For the sake of our analysis, we must define jet motion. Our working definition will be met when a receiver is in motion at the snap of the ball, has traveled over 10 yards before the snap, and has an average speed of 1 yard per second.
# Beginning of A4
workingDF <- workingDF %>%
group_by(playId) %>%
mutate(hasMotion = inMotionAtBallSnap | motionSinceLineset | shiftSinceLineset) %>%
ungroup()
workingDF <- left_join(workingDF, motionStats, by=c("gameId", "playId"), relationship = "many-to-many")
workingDF <- workingDF %>%
mutate(jetMotion = inMotionAtBallSnap & sum_abs_dy > 10 & speed_yrds_second > 1)
jetMotionDF <- workingDF %>%
filter(jetMotion == TRUE)
motionDF <- workingDF %>%
filter(hasMotion == TRUE & jetMotion == FALSE)
noMotionDF <- workingDF %>%
filter(hasMotion == FALSE)

——

» What you should do: Duplicate the jet motion excerpt above, copying it word for word from the words "# Beginning of" to the words "filter(jetMotion == TRUE)".

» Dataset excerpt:
——

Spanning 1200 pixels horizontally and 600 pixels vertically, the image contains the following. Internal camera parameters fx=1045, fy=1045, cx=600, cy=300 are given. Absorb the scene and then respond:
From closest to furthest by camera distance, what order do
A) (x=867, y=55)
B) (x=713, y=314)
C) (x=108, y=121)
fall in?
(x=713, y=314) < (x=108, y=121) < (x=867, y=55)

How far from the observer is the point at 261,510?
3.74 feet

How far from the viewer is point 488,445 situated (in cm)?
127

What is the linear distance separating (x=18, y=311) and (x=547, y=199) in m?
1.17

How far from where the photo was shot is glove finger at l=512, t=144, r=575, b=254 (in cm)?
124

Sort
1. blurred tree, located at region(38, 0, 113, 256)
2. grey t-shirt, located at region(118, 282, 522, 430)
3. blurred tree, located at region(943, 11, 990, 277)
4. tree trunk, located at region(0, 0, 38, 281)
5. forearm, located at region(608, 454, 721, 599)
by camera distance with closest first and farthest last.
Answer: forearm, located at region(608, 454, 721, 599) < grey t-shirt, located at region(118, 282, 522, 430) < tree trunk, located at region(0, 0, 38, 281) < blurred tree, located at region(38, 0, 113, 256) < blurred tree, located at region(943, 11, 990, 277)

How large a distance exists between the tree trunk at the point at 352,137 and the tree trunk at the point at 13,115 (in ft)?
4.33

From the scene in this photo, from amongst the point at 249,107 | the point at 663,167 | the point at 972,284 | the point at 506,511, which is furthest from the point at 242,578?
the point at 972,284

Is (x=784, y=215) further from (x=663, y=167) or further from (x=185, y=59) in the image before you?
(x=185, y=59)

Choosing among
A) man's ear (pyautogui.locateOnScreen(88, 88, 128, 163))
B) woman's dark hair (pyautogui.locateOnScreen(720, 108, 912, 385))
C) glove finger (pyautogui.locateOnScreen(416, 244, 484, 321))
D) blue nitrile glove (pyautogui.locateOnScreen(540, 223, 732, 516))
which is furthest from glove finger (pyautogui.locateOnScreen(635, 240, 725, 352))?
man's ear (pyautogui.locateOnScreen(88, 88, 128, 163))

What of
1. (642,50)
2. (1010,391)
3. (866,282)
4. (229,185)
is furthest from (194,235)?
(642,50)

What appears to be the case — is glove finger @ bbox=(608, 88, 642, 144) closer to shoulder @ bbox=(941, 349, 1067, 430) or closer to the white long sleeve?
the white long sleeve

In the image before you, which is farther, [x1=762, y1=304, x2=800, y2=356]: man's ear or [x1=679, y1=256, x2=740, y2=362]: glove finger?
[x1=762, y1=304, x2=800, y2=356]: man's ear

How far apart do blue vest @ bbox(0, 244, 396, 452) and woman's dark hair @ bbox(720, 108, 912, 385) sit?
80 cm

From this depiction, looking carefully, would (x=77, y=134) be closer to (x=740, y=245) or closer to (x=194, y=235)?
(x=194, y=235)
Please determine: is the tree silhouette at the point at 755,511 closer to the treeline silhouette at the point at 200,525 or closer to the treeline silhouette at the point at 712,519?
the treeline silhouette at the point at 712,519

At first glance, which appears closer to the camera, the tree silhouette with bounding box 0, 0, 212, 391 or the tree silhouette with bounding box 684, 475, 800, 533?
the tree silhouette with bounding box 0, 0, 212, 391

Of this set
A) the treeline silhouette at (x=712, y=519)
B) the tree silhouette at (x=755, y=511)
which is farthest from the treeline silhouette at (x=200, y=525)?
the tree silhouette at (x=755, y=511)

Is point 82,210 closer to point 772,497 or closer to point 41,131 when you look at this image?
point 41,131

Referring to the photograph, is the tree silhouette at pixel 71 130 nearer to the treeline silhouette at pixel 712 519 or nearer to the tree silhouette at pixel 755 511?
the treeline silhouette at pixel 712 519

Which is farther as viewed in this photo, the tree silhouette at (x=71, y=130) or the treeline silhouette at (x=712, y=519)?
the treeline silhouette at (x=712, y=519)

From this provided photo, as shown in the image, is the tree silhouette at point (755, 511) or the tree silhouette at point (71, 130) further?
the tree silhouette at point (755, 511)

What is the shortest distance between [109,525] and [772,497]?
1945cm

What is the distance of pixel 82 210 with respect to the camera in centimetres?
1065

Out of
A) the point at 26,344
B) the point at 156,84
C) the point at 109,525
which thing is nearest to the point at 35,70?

——

» In response:
# Beginning of A4
workingDF <- workingDF %>%
group_by(playId) %>%
mutate(hasMotion = inMotionAtBallSnap | motionSinceLineset | shiftSinceLineset) %>%
ungroup()
workingDF <- left_join(workingDF, motionStats, by=c("gameId", "playId"), relationship = "many-to-many")
workingDF <- workingDF %>%
mutate(jetMotion = inMotionAtBallSnap & sum_abs_dy > 10 & speed_yrds_second > 1)
jetMotionDF <- workingDF %>%
filter(jetMotion == TRUE)